REPRESAS E TERREMOTOS: NÃO PODEMOS ESQUECER OS 70 MIL CHINESES MORTOS
























[Baseado em artigo publicado em Newscientist, 31 de janeiro/2009 e assinado por A. C. Grayling, filósofo de Birkbeck, University of London]

Em 12 de maio de 2008 ocorreu um terremoto de 7,9 na escala Richter na província de Sichuan, na China. Cerca de 70 mil pessoas morreram; 5 milhões de desabrigados, rios bloqueados e o risco de que 300 represas se rompessem, foram contabilizados nesse evento de grandes proporções e maiores preocupações. Se alguma grande represa tivesse se rompido o desastre teria uma dimensão catastrófica difícil de ser imaginada.
O terremoto foi sentido em locais distantes, como Índia, Taiwan e Mongólia. A causa residiu na falha existente entre o alto platô do Tibete e a crosta por baixo da bacia de Sichuan e o sudeste da China. A sismologia nos ensina que terremoto ocorre quando estresse tectônico acumulado ao longo de falhas atinge um ponto crítico e de repente há uma liberação de tensão, ocorrendo então o terremoto. Há sempre especulações a respeito do que precipita o processo em si. É óbvio que uma causa natural sempre seja apontada como responsável; mas... e se a verdadeira causa for ação ou ações antrópicas?!
Seismólogos têm sugerido recentemente que uma nova represa de Sichuan, a Zipingku, localizada no rio Min perto de Dujiangyan e concluída em 2006, possa ter sido responsável por ação desse tipo. A imensa carga de água retida no reservatório da represa pode ter sido o estopim da liberação catastrófica do estresse existente sobre a “falha de Longmenshan”. Os seismólogos sustentam que advertiram sobre os riscos de terremotos nesse local.

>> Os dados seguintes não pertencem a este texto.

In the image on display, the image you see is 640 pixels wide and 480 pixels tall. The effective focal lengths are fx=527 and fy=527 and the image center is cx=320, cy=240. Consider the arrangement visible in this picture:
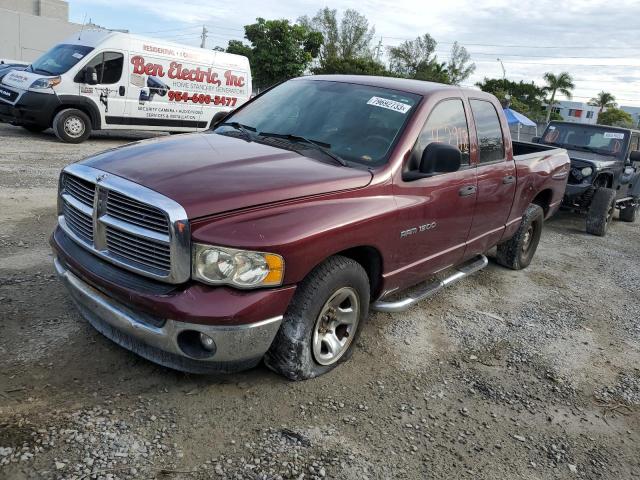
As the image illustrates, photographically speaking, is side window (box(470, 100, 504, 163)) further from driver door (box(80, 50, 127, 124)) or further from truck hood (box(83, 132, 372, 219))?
driver door (box(80, 50, 127, 124))

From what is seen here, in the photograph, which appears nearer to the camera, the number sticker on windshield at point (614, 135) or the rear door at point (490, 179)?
the rear door at point (490, 179)

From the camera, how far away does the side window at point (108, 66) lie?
11.6 m

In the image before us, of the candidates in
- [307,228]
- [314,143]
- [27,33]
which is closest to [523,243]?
[314,143]

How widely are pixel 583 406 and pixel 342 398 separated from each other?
163cm

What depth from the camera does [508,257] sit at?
6.03m

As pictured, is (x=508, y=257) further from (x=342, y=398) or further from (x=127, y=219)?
(x=127, y=219)

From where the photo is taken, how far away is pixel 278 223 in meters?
2.71

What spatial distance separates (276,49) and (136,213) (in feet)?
111

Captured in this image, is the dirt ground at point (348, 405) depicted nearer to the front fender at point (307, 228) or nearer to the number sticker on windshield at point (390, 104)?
the front fender at point (307, 228)

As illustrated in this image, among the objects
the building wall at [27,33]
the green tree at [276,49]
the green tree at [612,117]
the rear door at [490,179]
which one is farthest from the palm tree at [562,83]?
the rear door at [490,179]

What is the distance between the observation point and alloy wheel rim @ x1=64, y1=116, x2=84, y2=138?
37.6 feet

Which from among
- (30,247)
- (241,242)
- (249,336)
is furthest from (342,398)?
(30,247)

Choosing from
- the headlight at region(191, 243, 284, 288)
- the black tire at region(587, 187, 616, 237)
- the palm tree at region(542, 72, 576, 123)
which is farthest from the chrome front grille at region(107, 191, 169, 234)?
the palm tree at region(542, 72, 576, 123)

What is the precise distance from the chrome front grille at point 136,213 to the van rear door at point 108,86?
32.9 feet
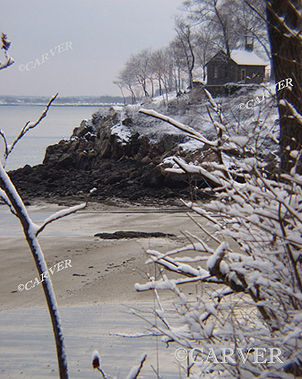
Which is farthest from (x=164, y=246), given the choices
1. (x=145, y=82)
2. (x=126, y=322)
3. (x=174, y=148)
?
(x=145, y=82)

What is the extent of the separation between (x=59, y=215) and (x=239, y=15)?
43491mm

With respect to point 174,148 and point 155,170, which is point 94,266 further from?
point 174,148

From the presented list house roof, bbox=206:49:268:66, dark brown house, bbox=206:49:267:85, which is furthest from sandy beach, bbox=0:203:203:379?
house roof, bbox=206:49:268:66

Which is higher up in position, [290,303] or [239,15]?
[239,15]

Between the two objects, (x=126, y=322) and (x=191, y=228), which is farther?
(x=191, y=228)

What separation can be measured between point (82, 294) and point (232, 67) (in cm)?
3534

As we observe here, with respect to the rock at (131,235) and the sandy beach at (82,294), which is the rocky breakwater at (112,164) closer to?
the sandy beach at (82,294)

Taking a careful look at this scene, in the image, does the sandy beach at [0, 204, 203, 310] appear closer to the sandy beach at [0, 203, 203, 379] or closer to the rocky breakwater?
the sandy beach at [0, 203, 203, 379]

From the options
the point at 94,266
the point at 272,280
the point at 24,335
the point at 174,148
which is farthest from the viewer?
the point at 174,148

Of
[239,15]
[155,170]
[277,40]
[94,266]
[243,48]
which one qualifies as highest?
[239,15]

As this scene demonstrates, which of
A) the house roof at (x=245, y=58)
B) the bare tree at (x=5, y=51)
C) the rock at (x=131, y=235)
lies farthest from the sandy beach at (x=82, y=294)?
the house roof at (x=245, y=58)

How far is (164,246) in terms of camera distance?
40.4ft

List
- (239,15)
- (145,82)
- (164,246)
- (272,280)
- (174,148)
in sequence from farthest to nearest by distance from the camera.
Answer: (145,82) < (239,15) < (174,148) < (164,246) < (272,280)

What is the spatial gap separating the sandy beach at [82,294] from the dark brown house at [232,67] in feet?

Sichuan é uma região com muitas represas, tendo a maioria sido construída nas décadas recentes. A maior delas já é mundialmente conhecida: a represa das Três Gargantas, no rio Yangtze. É a maior represa do mundo, distando 550 km a leste do epicentro do terremoto de Sichuan. A ocorrência desse terremoto apressou os engenheiros a verificarem a segurança das Três Gargantas. O inverso, ou seja, checar as possibilidades de terremotos ou outras implicações ambientais na região, antes que ocorram, já não é objeto de urgência por parte de engenheiros envolvidos num alucinante processo de busca por crescimento econômico; como aliás deveriam ter feito para a represa de Zipingku antes de ser construída.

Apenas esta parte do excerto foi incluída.